I will not allows this to happen ever again, that's for sure.
I asked around and apparently such things happen often with orthopedic surgeons. I don't find it acceptable. Jasmine's vet is not a specialist but is able to diagnose things just by feeling the resistance and subtle signs of pain. He never made Jasmine cry no matter what he was diagnosis, except when her neck was bad and she cried even when nobody was touching her.
I feel I failed Cookie by having allowed that.
In retrospective, if we just made the trip back South to see Jasmine's vet we could have had the diagnosis without causing pain to Cookie. Next time we should probably just do that.
Besides that, the specialist did a rectal exam to feel for pain in lumbosacral spine, fortunately there was no pain there other than the obvious pain in the butt. There were no signs of any back pain, no neurologic deficits in any of Cookie's limbs and no issues with her joints. All joints checked out. Those were all good news.

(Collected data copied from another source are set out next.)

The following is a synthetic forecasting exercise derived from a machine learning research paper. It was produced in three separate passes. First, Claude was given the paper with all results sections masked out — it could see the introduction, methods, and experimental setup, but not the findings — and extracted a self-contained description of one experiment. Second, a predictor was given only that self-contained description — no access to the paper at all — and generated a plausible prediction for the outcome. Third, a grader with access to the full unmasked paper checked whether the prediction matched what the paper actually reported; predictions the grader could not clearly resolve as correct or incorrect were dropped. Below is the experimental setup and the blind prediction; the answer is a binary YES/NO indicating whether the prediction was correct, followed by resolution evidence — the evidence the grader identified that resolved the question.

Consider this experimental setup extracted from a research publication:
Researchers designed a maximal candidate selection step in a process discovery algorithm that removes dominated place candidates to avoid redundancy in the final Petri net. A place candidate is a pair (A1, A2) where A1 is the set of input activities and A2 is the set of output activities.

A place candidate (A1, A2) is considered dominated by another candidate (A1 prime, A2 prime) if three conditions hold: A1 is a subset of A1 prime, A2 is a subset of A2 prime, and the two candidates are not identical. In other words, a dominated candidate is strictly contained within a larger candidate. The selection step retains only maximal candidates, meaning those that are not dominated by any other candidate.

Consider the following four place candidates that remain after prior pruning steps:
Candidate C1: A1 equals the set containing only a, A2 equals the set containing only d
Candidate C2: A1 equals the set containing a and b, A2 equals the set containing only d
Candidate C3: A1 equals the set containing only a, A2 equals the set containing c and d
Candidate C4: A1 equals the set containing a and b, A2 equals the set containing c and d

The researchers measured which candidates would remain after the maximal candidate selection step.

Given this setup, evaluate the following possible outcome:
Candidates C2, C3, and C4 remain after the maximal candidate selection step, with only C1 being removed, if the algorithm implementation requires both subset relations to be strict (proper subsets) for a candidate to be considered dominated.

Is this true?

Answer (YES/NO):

The diagnoses was suspected bilateral iliopsoas injury.
She used the term suspected because I guess MRI would be needed to confirm that conclusively.
She said Cookie was going to have be on strict rest for one to three months. Whoa. Cookie is a dog who needs three hours of exercise and play daily. Because we did feel she should be taking a bit easier since the last event, we cut down to two hours and she was already bouncing off the walls at that! I expressed to the specialist than this was not going happen unless Cookie was sedated.
It didn't seem to surprise her much and she recommended a medication to use for that.
I will write about the medication later. I avoid using drugs for my dogs with all my might but I knew that without some chemical help Cookie was going to be frustrated, miserable, depressed and out of control--complete danger to herself. She needed help to remain at peace with the sudden lack of activity because the main part of her treatment was to be strict rest.
I also agreed on short-term NSAIDs until we were going to work out an integrative approach with Cookies primary vet.
The specialist agreed that it will be good to continue with Cookie's regular chiropractic treatments.
Typically, iliopsoas injuries come secondary to another orthopedic problem. In Cookie's case this would be the situation at her pelvic region.
She recommended a physiotherapy consult which we had already all planned. I was very happy to find out that by leaving our old place we didn't leave the possibility of hydrotherapy. There is a place up here, at reasonable distance, which does physical therapy and has underwater treadmill. It's about an hour and a half drive each way but that's not really that much further from how far we normally travel(ed) to any of our vets.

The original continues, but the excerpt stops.